U.S. YouTube Video Trends: A Tableau Dashboard & Story

An interactive Tableau dashboard that visualizes U.S. YouTube trending data to reveal viewer sentiment, top channels, and regional content preferences.
What do trending YouTube videos reveal about American viewers? In this Tableau project, I analyzed U.S. YouTube trending data to uncover patterns in viewer sentiment, identify top-performing creators, and explore regional content preferences.
- Data Source
- What I Set Out to Discover
- Interactive Dashboard
- Guided Story: A Walkthrough of Insights
- Key Takeaways
- Behind the Visualizations
- Final Thoughts
Data Source
For my data visualization project, I am using datasets containing statistics on trending YouTube videos in the U.S. These datasets were originally sourced from Kaggle and then transformed and cleaned by Udacity for educational purposes. The cleaned datasets can be found in my GitHub repo.
Data source: Kaggle
What I Set Out to Discover
I designed four interactive visualizations to tell a story and answer deeper questions that go beyond surface metrics like views or likes. These business questions guided the structure and design of the dashboard:
- Do more popular videos also attract more criticism?
- Which creators consistently break through the noise?
- Are some categories winning because of volume, or higher per-video impact?
- How does content preference vary across the U.S.?
Interactive Dashboard
Let’s explore the full dashboard here! Filter by category, hover over the charts for tooltips, and uncover deeper insights as you interact with the data.
Guided Story: A Walkthrough of Insights
This Tableau Story walks you through the key findings, one insight at a time.
Key Takeaways
- Popularity attracts polarity. Trending videos with high likes often come with a high number of dislikes.
- Big brands dominate. Marvel Entertainment and YouTube Spotlight top the charts in total views.

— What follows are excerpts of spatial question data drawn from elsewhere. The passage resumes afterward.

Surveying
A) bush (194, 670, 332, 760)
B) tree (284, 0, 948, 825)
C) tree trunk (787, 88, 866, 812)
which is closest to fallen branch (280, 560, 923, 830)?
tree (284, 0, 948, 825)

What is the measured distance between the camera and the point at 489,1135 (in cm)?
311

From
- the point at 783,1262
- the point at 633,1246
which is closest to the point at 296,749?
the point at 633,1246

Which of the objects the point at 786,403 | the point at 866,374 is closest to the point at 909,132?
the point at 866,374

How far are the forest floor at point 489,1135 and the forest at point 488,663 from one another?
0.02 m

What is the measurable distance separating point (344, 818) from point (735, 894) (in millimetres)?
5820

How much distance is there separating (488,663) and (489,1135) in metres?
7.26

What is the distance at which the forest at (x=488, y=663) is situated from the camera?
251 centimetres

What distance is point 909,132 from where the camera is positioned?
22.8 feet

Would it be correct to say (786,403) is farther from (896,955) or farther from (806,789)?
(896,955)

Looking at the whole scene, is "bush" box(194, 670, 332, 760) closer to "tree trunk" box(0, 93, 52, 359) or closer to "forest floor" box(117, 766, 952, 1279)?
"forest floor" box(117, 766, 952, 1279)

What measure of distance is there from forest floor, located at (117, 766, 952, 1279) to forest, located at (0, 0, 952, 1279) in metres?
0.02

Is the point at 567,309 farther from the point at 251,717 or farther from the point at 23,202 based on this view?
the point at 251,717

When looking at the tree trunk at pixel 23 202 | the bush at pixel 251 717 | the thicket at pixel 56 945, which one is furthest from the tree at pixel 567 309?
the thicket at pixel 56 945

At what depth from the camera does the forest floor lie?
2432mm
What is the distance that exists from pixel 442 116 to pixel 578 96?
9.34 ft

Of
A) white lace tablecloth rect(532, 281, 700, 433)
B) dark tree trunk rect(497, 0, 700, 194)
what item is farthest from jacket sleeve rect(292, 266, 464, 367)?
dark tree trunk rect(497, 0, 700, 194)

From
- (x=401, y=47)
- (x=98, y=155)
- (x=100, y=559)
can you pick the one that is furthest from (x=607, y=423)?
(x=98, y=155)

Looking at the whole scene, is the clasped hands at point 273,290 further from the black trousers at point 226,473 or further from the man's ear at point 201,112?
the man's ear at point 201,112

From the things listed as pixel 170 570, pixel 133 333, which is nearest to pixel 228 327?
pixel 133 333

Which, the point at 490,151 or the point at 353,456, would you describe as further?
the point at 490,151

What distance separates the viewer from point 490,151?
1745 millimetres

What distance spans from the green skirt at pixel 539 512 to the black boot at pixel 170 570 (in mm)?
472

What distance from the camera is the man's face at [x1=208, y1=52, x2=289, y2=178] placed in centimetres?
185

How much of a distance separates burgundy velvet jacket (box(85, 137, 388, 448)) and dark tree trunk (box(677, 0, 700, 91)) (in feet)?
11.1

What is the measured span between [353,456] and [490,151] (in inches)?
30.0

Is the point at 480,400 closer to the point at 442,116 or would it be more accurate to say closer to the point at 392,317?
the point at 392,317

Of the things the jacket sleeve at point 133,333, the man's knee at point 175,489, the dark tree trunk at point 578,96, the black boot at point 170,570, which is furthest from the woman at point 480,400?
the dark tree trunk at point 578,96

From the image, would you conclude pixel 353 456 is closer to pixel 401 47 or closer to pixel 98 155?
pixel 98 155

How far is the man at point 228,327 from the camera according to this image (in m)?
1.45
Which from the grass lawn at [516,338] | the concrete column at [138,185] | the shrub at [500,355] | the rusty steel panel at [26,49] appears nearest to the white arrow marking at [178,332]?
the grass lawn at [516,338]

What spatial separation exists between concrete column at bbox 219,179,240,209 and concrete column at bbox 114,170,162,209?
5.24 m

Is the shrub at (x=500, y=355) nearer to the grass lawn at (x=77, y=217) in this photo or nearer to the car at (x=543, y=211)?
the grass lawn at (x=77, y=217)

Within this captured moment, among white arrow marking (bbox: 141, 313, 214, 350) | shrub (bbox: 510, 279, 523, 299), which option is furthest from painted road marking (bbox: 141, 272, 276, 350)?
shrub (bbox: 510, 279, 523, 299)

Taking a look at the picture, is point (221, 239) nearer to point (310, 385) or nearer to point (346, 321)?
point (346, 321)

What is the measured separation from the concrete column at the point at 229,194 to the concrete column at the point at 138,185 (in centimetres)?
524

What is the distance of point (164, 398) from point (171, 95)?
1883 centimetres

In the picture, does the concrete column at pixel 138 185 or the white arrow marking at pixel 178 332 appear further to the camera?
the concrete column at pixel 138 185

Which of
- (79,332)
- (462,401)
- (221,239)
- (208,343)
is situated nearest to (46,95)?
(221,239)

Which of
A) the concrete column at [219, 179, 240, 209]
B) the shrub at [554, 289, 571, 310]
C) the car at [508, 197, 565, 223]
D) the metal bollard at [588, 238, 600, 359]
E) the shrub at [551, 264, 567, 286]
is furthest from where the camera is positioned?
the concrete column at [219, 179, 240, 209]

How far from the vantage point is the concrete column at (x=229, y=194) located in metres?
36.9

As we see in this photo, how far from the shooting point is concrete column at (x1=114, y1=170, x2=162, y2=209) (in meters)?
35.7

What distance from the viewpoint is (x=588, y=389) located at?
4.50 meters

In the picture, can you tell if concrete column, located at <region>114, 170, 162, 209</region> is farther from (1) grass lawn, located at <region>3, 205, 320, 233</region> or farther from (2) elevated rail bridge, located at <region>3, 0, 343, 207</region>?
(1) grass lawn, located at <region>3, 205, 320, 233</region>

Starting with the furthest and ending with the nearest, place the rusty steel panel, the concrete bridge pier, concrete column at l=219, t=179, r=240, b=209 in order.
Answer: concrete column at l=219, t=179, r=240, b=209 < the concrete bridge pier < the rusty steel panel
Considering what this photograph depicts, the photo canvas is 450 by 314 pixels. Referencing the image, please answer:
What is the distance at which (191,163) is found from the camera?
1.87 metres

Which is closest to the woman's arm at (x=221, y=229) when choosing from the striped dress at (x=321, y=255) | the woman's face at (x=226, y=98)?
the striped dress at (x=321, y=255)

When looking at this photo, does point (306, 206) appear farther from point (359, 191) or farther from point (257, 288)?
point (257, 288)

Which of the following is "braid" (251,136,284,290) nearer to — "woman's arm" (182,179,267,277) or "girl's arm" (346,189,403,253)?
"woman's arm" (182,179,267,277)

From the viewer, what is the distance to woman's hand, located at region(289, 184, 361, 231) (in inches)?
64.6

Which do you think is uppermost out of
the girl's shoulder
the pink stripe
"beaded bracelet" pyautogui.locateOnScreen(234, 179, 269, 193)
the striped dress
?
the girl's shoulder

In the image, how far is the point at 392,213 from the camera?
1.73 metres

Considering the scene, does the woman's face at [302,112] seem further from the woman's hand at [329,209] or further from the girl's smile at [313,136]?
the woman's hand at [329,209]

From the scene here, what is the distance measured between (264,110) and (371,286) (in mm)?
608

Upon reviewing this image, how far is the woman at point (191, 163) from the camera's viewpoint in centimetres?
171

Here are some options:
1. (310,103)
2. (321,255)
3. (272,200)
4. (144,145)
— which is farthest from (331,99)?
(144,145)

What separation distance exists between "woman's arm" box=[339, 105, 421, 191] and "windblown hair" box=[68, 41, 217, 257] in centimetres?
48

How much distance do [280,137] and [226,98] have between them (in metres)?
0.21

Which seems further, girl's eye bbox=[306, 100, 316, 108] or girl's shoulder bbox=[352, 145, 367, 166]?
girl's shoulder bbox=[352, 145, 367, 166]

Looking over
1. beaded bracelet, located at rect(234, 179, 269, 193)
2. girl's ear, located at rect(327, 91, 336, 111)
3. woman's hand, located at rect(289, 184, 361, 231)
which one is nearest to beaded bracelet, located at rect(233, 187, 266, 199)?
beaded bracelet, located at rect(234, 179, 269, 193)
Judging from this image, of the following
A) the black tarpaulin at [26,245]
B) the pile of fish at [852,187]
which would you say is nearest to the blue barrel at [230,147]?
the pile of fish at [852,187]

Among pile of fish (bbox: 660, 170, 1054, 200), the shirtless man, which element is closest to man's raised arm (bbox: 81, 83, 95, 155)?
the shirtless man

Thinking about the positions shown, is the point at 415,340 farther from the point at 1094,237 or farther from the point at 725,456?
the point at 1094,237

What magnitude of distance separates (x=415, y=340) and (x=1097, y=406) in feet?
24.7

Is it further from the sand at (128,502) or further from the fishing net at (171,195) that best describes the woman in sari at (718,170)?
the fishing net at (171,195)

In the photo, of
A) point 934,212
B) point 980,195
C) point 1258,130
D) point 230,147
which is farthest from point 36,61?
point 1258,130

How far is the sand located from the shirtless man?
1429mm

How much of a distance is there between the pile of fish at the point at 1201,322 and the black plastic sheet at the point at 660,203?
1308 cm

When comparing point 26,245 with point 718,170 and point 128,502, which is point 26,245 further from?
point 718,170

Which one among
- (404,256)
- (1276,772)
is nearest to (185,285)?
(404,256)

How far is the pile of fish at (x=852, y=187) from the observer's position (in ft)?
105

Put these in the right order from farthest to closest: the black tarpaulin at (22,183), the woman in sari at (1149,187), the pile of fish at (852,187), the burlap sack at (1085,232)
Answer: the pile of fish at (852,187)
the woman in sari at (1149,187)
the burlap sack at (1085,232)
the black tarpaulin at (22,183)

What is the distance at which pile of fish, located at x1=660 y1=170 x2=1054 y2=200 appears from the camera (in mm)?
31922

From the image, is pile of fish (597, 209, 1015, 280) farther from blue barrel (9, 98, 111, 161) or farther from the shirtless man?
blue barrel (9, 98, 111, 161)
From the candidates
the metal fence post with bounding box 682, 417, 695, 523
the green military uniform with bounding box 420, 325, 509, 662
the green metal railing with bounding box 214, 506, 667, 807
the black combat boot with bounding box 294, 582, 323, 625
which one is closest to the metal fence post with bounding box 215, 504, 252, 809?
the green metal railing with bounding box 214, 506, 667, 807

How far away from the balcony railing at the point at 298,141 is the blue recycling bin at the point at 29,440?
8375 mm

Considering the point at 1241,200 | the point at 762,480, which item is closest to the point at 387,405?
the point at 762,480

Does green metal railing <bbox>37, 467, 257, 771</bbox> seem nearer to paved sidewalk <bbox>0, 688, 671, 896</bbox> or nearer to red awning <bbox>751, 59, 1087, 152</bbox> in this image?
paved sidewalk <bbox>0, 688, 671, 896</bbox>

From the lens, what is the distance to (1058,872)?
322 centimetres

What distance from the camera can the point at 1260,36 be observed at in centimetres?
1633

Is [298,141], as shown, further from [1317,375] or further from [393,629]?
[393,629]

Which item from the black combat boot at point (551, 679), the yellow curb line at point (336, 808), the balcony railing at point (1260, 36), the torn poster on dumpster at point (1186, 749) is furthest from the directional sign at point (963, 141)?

- Music wins in impact. Fewer videos, but each with massive reach.
- Geography matters. Music reigns nationwide, but Entertainment and Gaming see regional spikes.
Behind the Visualizations
The analysis is powered by four main visualizations:
1. Top 20 YouTube Channels (Bar Chart):
To identify the most influential creators, I built a bar chart ranking the top 20 YouTube channels by total views. Since trending videos in the dataset appear repeatedly across multiple dates (as long as it remained trending), I used Tableau’s Level of Detail (LOD) calculation to extract the maximum value of views per unique video, avoiding duplicate entries. Then I aggregated these values to get the total views per channel.
2. Likes vs. Dislikes Across YouTube Categories (Scatter Plot):
The scatter plot reveals the relationship between likes and dislikes for trending videos in different categories. Each data point represents an individual video. The shape of each point corresponds to the video’s category, so users can immediately identify content types without relying on color alone.
Because the same video could appear on multiple trending days, I again applied an LOD calculation to capture only each video’s highest recorded engagement (likes and dislikes), instead of a cumulative total across multiple entries.
I also added a “Category Name” filter to let users focus on specific genres (like Comedy or Music) and investigate how sentiment patterns vary.
3. Video and View Counts by Category (Dual-Axis Bar Chart):
This chart addresses an important question: is volume or impact more important in content trends?
I created a dual-axis chart to show:
- Bar chart: Total view counts per category (aggregated from highest view count per video)
- Dot plot: Number of unique trending videos in that category
I also structured the hierarchy with “Channel Title” nested under “Category Name”, so users can drill down into specific creators within each genre.
4. Top YouTube Categories by State (Interactive Map):
The interactive map shows regional preferences with each state colored by its most popular YouTube category (based on total views). This visualization offers a regional perspective on video trends and helps understand geographic differences in content preferences.
Users can also apply the “Category Name” filter to see where specific content types are trending, even if they’re not the most dominant in that state. This interaction makes it easy to investigate niche audiences or regional differences in taste.
Tooltips
Every visualization includes tooltips that appear when users hover over data points. These tooltips provide additional context such as video titles, channel names, categories, view counts, likes, and dislikes, without cluttering the visual space. This design choice keeps the interface clean while giving users quick access to details for deeper insight.
Final Thoughts
With Tableau, I turned a complex dataset into an accessible, interactive tool that surfaces insights through design and exploration. But this project was more than just building a dashboard. It was an exercise in turning raw data into narrative. Beyond the technical skills, this project pushed me to think like a storyteller, to guide users through the data, not just analyze it.